A solid cylinder of mass `20 kg` and radius `0.12 m` rotating wit initial angula speed of `125 rad//s` is placed lightly (i.e. without any translational push) on a horizontal table with coefficient of kinetic friction `mu_(k) = 0.15` between the cylinder and the table.
(a) After how long does the cylinder start rolling ?
(b) What is the initial translational energy, rotational energy and total energy of the cylinder ?
(c) What is the final (i.e. after rolling begins) translational energy, rotational energy and total energy of the cylinder ? (d) Is the finl total enrgy equal to the initial total energy of motion of the cylinder ? If not, where does the difference of energy disappear ?
(e) Account for the loss of total energy of motion in the following way : find the work done by friction on the body its translational motion. Show that net work done by friction on the body is negative, equal in magnitude to the loss of total energy calculated in (d) above.
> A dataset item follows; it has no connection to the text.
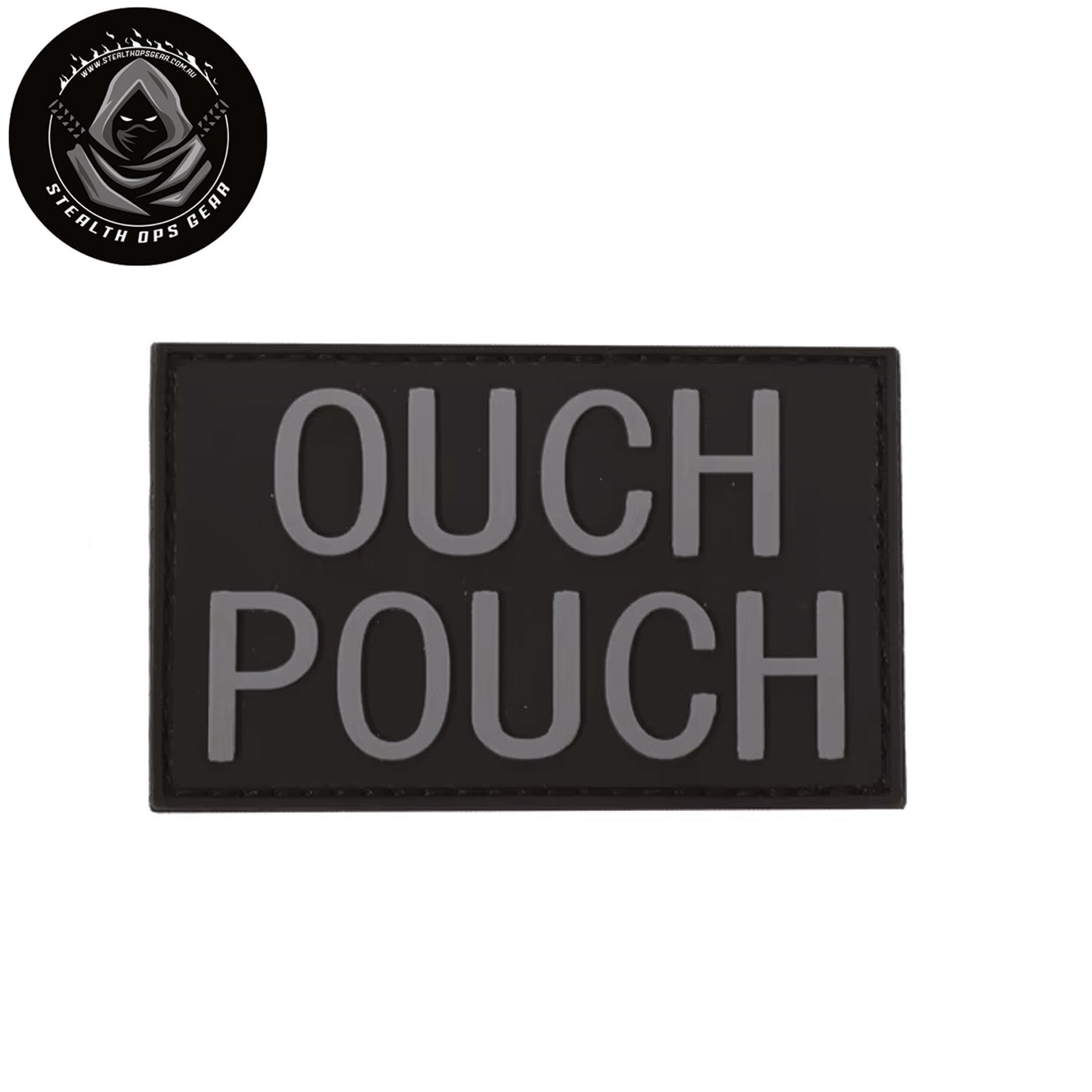 Ouch Pouch Morale Patch PVC - Stealth Ops Gear. This bold PVC morale patch delivers attitude and authenticity to your tactical gear, backpack, or everyday carry. At 8x5cm, it's sized perfectly for visibility without overwhelming your setup.  www.defenceqstore.com.au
Here, `m = 20 kg, r = 0.12 m, omega_(0) = 125 rad//s, mu_(k) = 0.15`
(a) As discussed already in `Q.30`, page `5//114`, time after which the cylinder stars rolling is
`t = (r omega_(0))/(3mu_(k) g) = (0.12 xx 125)/(3 xx 0.15 xx 9.8) = 3.4 s`
(B) Initial translational energy `= 0` (`:' u = 0)`
rotational energy `= (1)/(2)I omega_(0)^(2) = (1)/(2) ((1)/(2)mr^(2)) omega_(0)^(2) = (1)/(4) xx 20(0.12)^(2) (125)^(2) = 1125 J`
total energy of the cylinder `= 0 + 1125 = 1125J`
(c) As `alpha = (mu_(k) mgR)/(I) = (mu_(k) mg R)/((1)/(2)mR^(2)) :. alpha = (2mu_(k) g)/(R ) = (2xx0.15 xx 9.8)/(0.12) = 24.5 rad//s^(2)`
Rolling begins, when `v = r omega`
Now `omega = omega_(0) - alpha t = 125 - 24.5 xx 3.4 = 41.7 rad//s`
`v = r omega = 0.12 xx 41.7 = 5.004 m//s`
`:.` final translational energy `= (1)/(2)mv^(2) = (1)/(2) xx 20(5)^(2) = 250 J`
final rotational energy `= (1)/(2)I omega^(2) = (1)/(4)mr^(2) omega^(2) = (1)/(4) xx 20 (0.12)^(2) (41.7)^(2) = 125J`
final total energy `= 250 + 125 = 375J`
(d) No. Loss of energy `= 1125 - 375 = 750 J`
(e) Work done by friction for translational motion `= + 250 J`
Taking, `theta = omega_(0) t = (1)/(2) alpha t^(2) = 125 xx 3.4 - (1)/(2) (24.5)(3.4)^(2) = 425 - 141.61 = 283.39 radian`
Work done by friction against rotational motion `= - mu_(k) mg r xx theta`
`= - 0.15 xx 20 xx 9.8 xx 0.12 xx 283.39 = - 1000J`
Thus net work done by friction on the body `= 250 - 1000 = - 750 J`
This accounts for the loss of energy in (d) above.